**TRECHO DO TEXTO**:
▬▬▬▬▬▬

Tem razão o ministro da Ciência e Tecnologia, Aloizio
Mercadante, ao conclamar, no discurso de posse, as empresas brasileiras a
investir "muito mais" em inovação.
Enquanto isso não ocorrer, é
retórica esperar que o país supere o nível de uma economia medianamente
industrializada. Esse é o único consenso entre acadêmicos, analistas e
instituições.
Os resultados da Pesquisa de Inovação Tecnológica (Pintec)
referentes a 2008, recentemente divulgados colocaram boas polêmicas na
mesa.
Os resultados da Pintec, divulgados
pelo Instituto Brasileiro de Geografia e Estatística (IBGE), foram
recebidos com decepção ou reservas por alguns analistas. Já o Banco
Nacional para o Desenvolvimento Econômico e Social (BNDES) e a
Financiadora de Estudos e Projetos (Finep), principais responsáveis pelo
fomento à inovação no país, viram avanços.
A Pintec 2008 é o retrato
mais recente e completo do estágio em que se encontra o Brasil na área
da inovação.
Apesar de a taxa de inovação na indústria (percentual que representa o
total de indústrias ouvidas dividido pelo total das que disseram ter
introduzido pelo menos uma inovação) ter passado de 33,4% em 2005 para
38,1% em 2008, o economista David Kupfer, professor da Universidade
Federal do Rio de Janeiro (UFRJ) e um dos principais estudiosos da
evolução industrial do país, constatou que quando visto mais de perto,
com lupa, o resultado não é tão auspicioso quanto possa parecer.
Ele constatou que das 100,5 mil indústrias pesquisadas, apenas 4,2%
realizaram atividades internas de pesquisa e desenvolvimento em 2008,
ante 5,6% na Pintec de 2005. O dado é o principal indicador do esforço
inovativo feito pelas empresas industriais. "Eu gosto de ver mais as
variáveis de esforço do que de resultado", disse Kupfer. Ressalvando a
necessidade de que seja feito um mergulho mais profundo nos números da
Pintec, ele alinhou outros dados que, na sua opinião, corroboram sua
relativa decepção.
Outros dados
Sempre comparando 2008 com 2005, os gastos da indústria de transformação
com pesquisa e desenvolvimento (P&D) caíram de 2,8% para 2,6% do
faturamento. A proporção de pessoas ligadas a atividades de P&D em
relação ao pessoal total caiu de 0,80% para 0,69%, e o número de mestres
e doutores aumentou apenas de 4.280 para 4.340 em três anos.
De acordo com o Ministério da Ciência e Tecnologia (MCT), a Pintec
mostrou um crescimento de 10%, com o total dos gastos empresariais na
área passando de 0,49% para 0,54% do PIB. Analistas do Ipea compararam o
avanço brasileiro com o de outros países e concluíram que o esforço
brasileiro, embora expressivo, está sendo muito pequeno quando
considerada a necessidade que o país tem de investir para reduzir o
fosso tecnológico entre ele e os países que estão na fronteira
tecnológica.
Os 10% de avanço brasileiro em relação a 2005 foram inferiores aos 12%
dos Estados Unidos, aos 21% da China, aos 23% da Espanha, e aos
incríveis 145% de Portugal, onde a taxa de investimento das empresas em
P&D passou de 0,31% para 0,76% do PIB. Com base nos dados
analisados, os técnicos do Ipea calculam que aumentando os investimentos
no ritmo atual o Brasil precisaria de 20 anos para chegar aos níveis
europeus.

▬▬▬▬▬▬

**REGISTROS LISTADOS**:
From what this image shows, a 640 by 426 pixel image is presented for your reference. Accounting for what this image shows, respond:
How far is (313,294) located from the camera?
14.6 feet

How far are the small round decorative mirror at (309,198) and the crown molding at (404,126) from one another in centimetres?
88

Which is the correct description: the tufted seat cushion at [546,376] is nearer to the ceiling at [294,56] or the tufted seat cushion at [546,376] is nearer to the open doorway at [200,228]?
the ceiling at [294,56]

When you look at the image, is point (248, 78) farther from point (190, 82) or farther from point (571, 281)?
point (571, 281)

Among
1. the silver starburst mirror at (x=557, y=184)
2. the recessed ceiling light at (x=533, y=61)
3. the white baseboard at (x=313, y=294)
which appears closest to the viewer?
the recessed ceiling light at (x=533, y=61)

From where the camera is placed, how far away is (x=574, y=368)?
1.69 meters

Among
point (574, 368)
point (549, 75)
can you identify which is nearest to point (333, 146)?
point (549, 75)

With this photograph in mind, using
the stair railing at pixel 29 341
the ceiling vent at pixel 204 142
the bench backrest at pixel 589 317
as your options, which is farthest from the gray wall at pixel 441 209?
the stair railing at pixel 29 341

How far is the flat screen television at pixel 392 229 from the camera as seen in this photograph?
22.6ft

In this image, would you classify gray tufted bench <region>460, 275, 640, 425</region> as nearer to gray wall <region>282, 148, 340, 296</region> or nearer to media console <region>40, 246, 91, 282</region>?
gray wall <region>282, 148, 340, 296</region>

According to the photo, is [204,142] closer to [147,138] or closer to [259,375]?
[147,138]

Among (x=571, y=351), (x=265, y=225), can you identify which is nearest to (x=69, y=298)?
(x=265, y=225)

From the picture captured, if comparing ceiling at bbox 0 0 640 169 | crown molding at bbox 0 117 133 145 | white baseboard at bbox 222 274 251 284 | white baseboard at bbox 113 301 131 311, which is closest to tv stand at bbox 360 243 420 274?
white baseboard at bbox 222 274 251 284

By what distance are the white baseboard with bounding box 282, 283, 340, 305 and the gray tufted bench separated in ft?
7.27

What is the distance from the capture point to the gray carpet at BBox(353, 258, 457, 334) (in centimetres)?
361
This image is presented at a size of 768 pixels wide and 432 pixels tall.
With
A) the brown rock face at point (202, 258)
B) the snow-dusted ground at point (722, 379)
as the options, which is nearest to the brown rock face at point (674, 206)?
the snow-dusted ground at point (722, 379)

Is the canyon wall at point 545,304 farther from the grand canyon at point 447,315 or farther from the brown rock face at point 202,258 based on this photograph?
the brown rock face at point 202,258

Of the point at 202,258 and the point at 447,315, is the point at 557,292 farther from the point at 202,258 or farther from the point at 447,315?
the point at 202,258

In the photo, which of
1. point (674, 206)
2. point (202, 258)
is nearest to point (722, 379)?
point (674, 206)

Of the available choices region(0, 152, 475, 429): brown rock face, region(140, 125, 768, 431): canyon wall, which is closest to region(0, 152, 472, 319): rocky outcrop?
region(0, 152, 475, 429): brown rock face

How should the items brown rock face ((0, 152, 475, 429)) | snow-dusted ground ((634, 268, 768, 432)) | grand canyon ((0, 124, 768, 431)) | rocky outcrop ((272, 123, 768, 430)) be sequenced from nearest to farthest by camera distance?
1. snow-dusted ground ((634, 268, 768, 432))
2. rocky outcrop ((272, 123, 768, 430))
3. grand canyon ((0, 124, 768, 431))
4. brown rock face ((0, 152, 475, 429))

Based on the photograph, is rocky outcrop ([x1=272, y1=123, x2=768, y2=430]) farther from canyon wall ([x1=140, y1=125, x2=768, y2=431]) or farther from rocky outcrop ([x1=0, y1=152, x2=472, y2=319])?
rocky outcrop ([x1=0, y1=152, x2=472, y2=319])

▬▬▬▬▬▬

**TAREFA PROPOSTA 1**: No texto sobre inovação na indústria brasileira, qual foi a taxa de inovação na indústria em 2008?
**TAREFA PROPOSTA 2**: Dê continuidade ao texto sobre inovação na indústria brasileira a partir da última frase apresentada.

**RESULTADO DO EXERCÍCIO 1**: 38,1%.

**RESULTADO DO EXERCÍCIO 2**:
Para Kupfer, a decepção veio também por conta da falta de resultados
mais expressivos em um período no qual a economia brasileira cresceu em
ritmo mais acelerado. De 2006 a 2008 o PIB brasileiro expandiu-se a uma
média anual de 5,1%. "Parece que a indústria brasileira não investe em
inovação na fase ruim porque está ruim e também não investe na fartura
porque está farto", provocou.
9 mil empresas a mais
Já o presidente da Finep, Luis Fernandes, considera que o economista
David Kupfer está "excessivamente pessimista, inclusive com os dados".
Ele disse que a próprio crescimento da taxa de inovação na indústria
para 38,1% "não é desprezível", considerando que essa taxa "estava
estagnada na casa dos 33% até 2005". "São 9 mil empresas a mais que
inovaram", ressalta.
Fernandes destacou também, no que toca ao esforço de pesquisa, o aumento
de 0,57% para 0,62% do percentual do faturamento das indústrias
destinado a pesquisa e desenvolvimento (P&D). Outro dado positivo
destacado pelo dirigente da principal agência de fomento à pesquisa
tecnológica do Brasil foi o fato de ter passado de 18,8% para 22,3% o
percentual de empresas inovadoras que utilizaram pelo menos um mecanismo
de apoio governamental.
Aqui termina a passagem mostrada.